Danny Trejo returns to his most popular role, and his leather-faced scowl and one-note delivery of monosyllabic dialogue are unwaveringly intact. His character does as the title suggests: he chops off heads and limbs, and he rips out his victims’ intestines and tosses them into various propellers for a massive splat. To avenge the death of his partner (Jessica Alba), Machete accepts a mission from the American President (Charlie Sheen, credited by his birth name Carlos Esteves) to take down the mad revolutionary Mendez (Demian Bichir) in exchange for a pardon and U.S. citizenship. After bedding his handler Miss San Antonio (Amber Heard), Machete discovers that Mendez is just a patsy for crazed arms manufacturer Luther Voz (Mel Gibson). Voz has an army of clones and futuristic gizmos in his arsenal, including a space station orbiting Earth—all as part of his plot to blow up the planet and create a new world order under his rule. Not if Machete, and his one-eyed underground Mexican Network leader Luz (Michelle Rodriguez), can help it.
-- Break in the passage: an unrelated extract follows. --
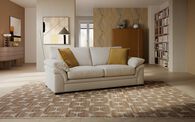 Varignana 3 Seater Standard Back Sofa | Varignana Sofa Range | ScS
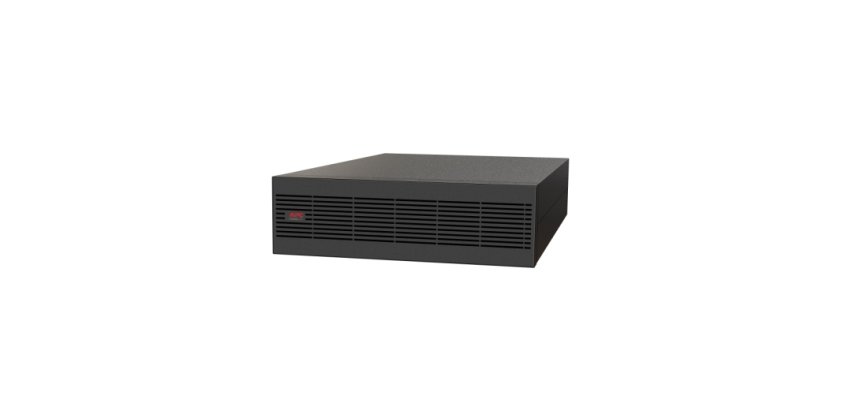 APC SRV240RLBP-9A Batterie de l'onduleur Sealed Lead Acid (VRLA) 240 V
Except, instead of getting after Voz, Machete contends with pointless side-characters who serve as filler and extend the runtime to the excruciatingly long 107-minute mark (then again, the movie feels long after just 20 minutes). Sofia Vergara plays Desdemona, a Mexican madam with breast cannons and a crotch gun (the same one Tom Savini used in Rodriguez’s From Dusk Till Dawn) in charge of a group of vicious whores loyal to Mendez. Also after Machete is El Camaleón, a face-changing hitman (played by Walton Goggins, Cuba Gooding, Jr., Antonio Banderas, and Lady Gaga). None of these supporting roles amount to much and serve only to increase the star-studdedness of the cast. Sheen uses his presence as another eye-rolling testament to his self-satisfaction, complete with references to “winning” and his taste for prostitutes (enough already, Mr. Sheen). Gibson’s role is certifiable, but he has some fun playing a Star Wars-obsessed maniac, though not enough to make the movie endurable. Trejo is reduced to more “Machete don’t…” lines, which wore out their welcome after the first movie.
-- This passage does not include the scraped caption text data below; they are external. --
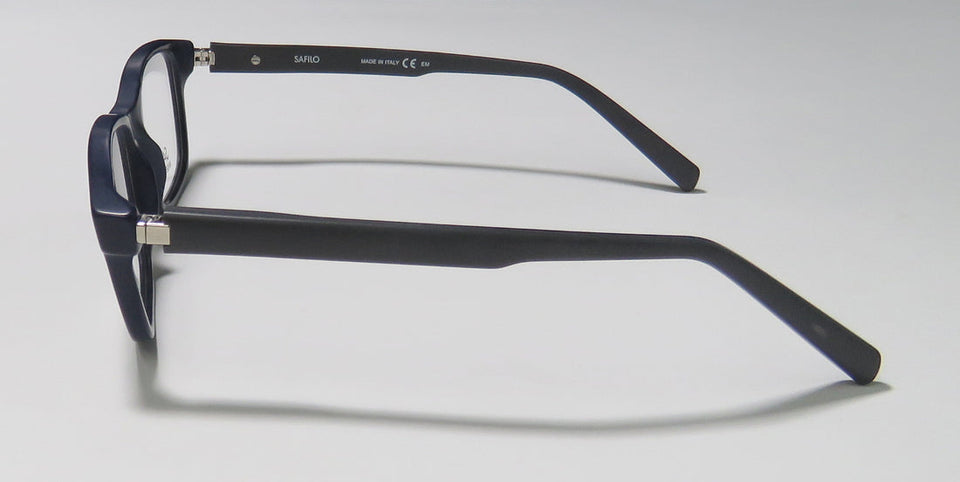Safilo 1079 Eyeglasses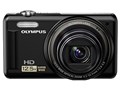 OLYMPUS VR-320 [�u���b�N]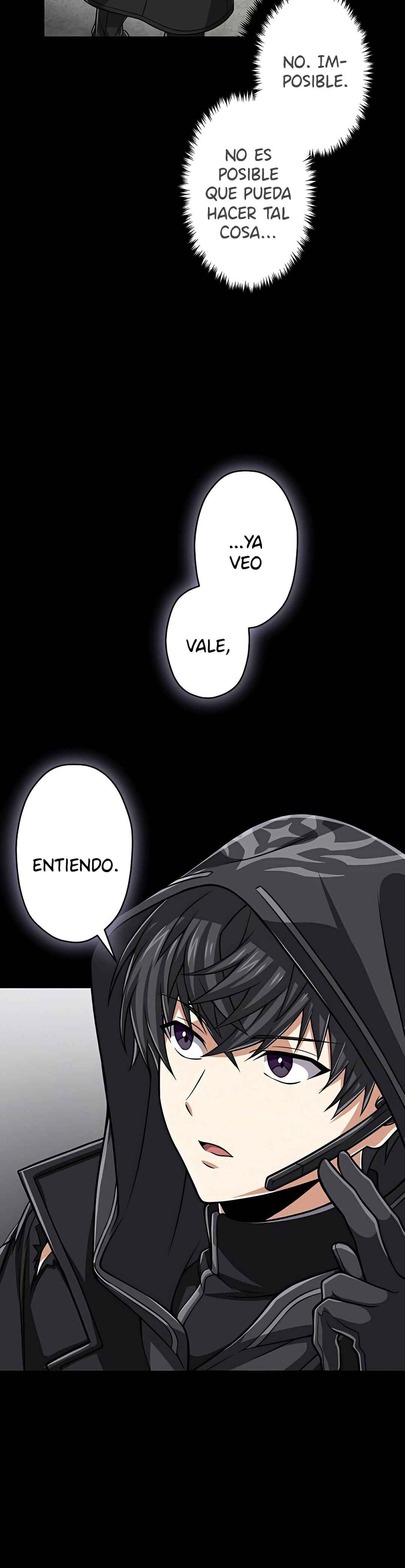 Chapter 64 - Page 32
Rodriguez incorporates one or two amusing asides, including a “Put on your 3-D Glasses!” sex scene and the promise of a gloriously campy looking Machete Kills Again…In Space trailer. But Machete Kills is little more than setup for the forthcoming space adventure (and in that respect ends flatly on an Empire Strikes Back-inspired finish), which no doubt will be a better trailer than a movie. Most of the plot lines developed in this sequel are left unresolved for later exploration in the third and hopefully final chapter. Worst of all, Rodriguez has made a dull movie with none of the laughs or tonal consistency of Planet Terror. And after the dullness of Machete Kills, one has to wonder if Rodriguez’s will still have an audience for this story and character. What’s evident is that the director’s cinematic in-joke has run its course and has now entered overkill mode; it’s ceased to be fun and instead become a chore to sit through.